O deputado à Assembleia da República Filipe Sousa, do Juntos Pelo Povo (JPP), dirigiu hoje uma carta aberta ao Primeiro-Ministro, na qual manifesta a sua mais profunda indignação perante as recentes declarações do Governo sobre o Subsídio Social de Mobilidade Aérea (SSM), considerando que estas confirmam um grave falhanço político do Estado português no cumprimento dos seus deveres constitucionais para com as Regiões Autónomas.
De acordo com Filipe Sousa, aquilo que deveria ser a concretização de um direito fundamental — assente nos princípios da igualdade, da coesão territorial e da solidariedade nacional — foi transformado numa “trapalhada administrativa e política”, marcada por atrasos, contradições internas no Governo e procedimentos burocráticos que humilham os cidadãos da Madeira, do Porto Santo e dos Açores.
“O Governo proclama a coesão territorial, mas pratica a discriminação.
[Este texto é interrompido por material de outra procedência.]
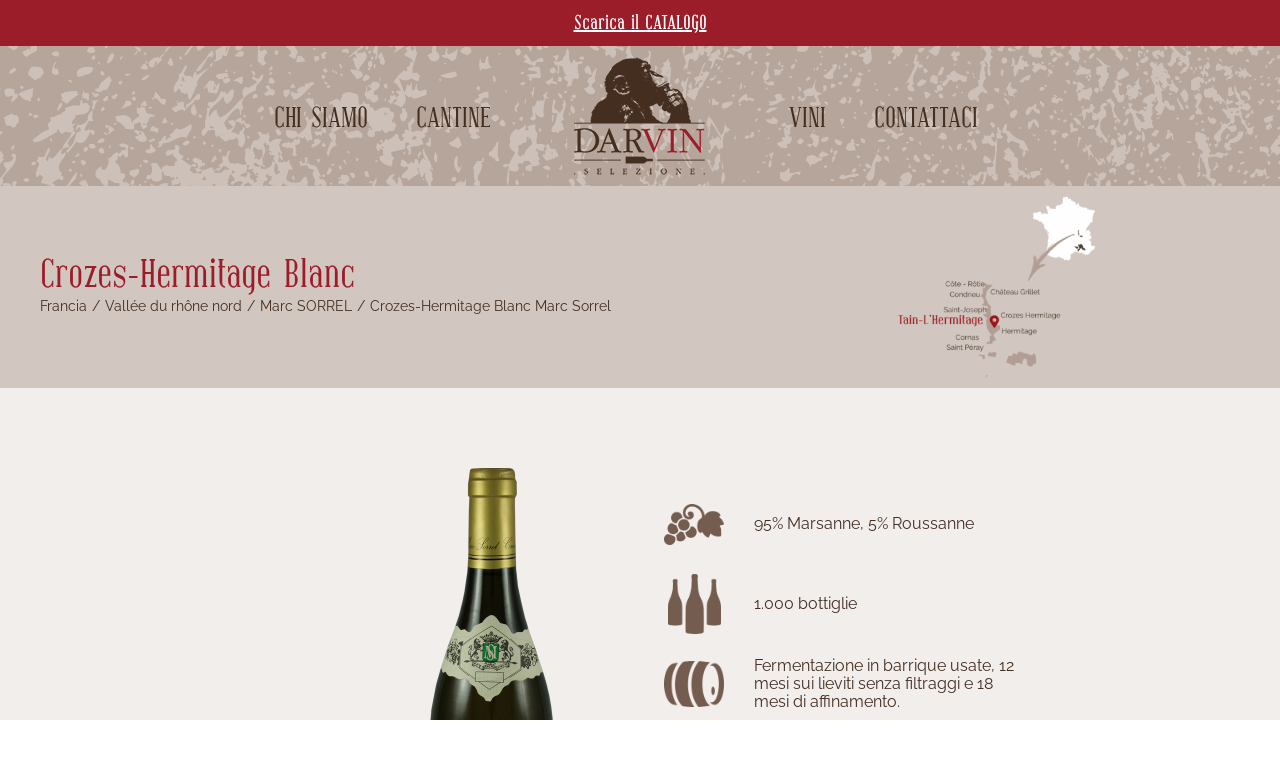

--- FILE ---
content_type: application/javascript; charset=utf-8
request_url: https://cs.iubenda.com/cookie-solution/confs/js/38552511.js
body_size: -209
content:
_iub.csRC = { consApiKey: '8uaxpHe4pE15Sdl0FxKtPvsPILPZqjeL', consentDatabasePublicKey: 'CsWhI8PyxFrTsxrryzGHJyaTnJ6hgZDm', showBranding: false, publicId: '9d22ce9b-6db6-11ee-8bfc-5ad8d8c564c0', floatingGroup: false };
_iub.csEnabled = true;
_iub.csPurposes = [7,4,1,3];
_iub.cpUpd = 1669052970;
_iub.csT = 0.15;
_iub.googleConsentModeV2 = true;
_iub.totalNumberOfProviders = 2;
Invoca a igualdade, mas institucionaliza a desigualdade”, diz o deputado, que acrescenta que o atual modelo do SSM obriga os cidadãos das Regiões Autónomas a adiantar recursos próprios elevados para exercerem um direito básico de mobilidade dentro do seu próprio país, ficando depois sujeitos a reembolsos incertos, demorados e indignos.
Para o JPP, não está em causa um problema técnico, mas sim um problema político grave, em que o Estado empurra responsabilidades, falha na execução de políticas públicas essenciais e trata uma parte dos cidadãos portugueses como se fossem cidadãos de segunda.
Filipe Sousa entende ser constitucionalmente inaceitável a intenção do Governo de transformar o Subsídio Social de Mobilidade num privilégio condicionado à inexistência de qualquer situação fiscal pendente, alertando que tal opção perverte a natureza do SSM enquanto instrumento de justiça territorial e o converte num mecanismo de exclusão social.
Na carta aberta, o deputado coloca ao Primeiro-Ministro um conjunto de questões diretas, questionando se esta lógica punitiva será aplicada a todos os cidadãos portugueses ou apenas aos residentes nas Regiões Autónomas, nomeadamente no acesso a apoios públicos, ao Serviço Nacional de Saúde, aos transportes públicos, às prestações sociais e até ao patrocínio judiciário oficioso, comprometendo o acesso à justiça por parte dos cidadãos economicamente mais frágeis.
“O que está em causa é saber se o Estado português está a criar diferentes categorias de cidadãos no acesso a direitos e políticas públicas”, refere Filipe Sousa, denunciando o que considera ser um ataque sem precedentes às Autonomias Regionais, imposto de forma unilateral e centralista, sem diálogo sério e leal com os órgãos de governo próprio das Regiões.
O parlamentar do JPP entende ainda que governar não é castigar quem já vive com dificuldades e que o Estado Social não pode ser transformado num instrumento de punição para quem enfrenta fragilidades económicas.
“Num país arquipelágico, a mobilidade não é um luxo, é um direito fundamental”, conclui Filipe Sousa, exigindo a revisão urgente desta medida e a reposição da dignidade no acesso ao Subsídio Social de Mobilidade, em respeito pela Constituição, pela justiça social e pela coesão territorial, cita um comunicado do partido.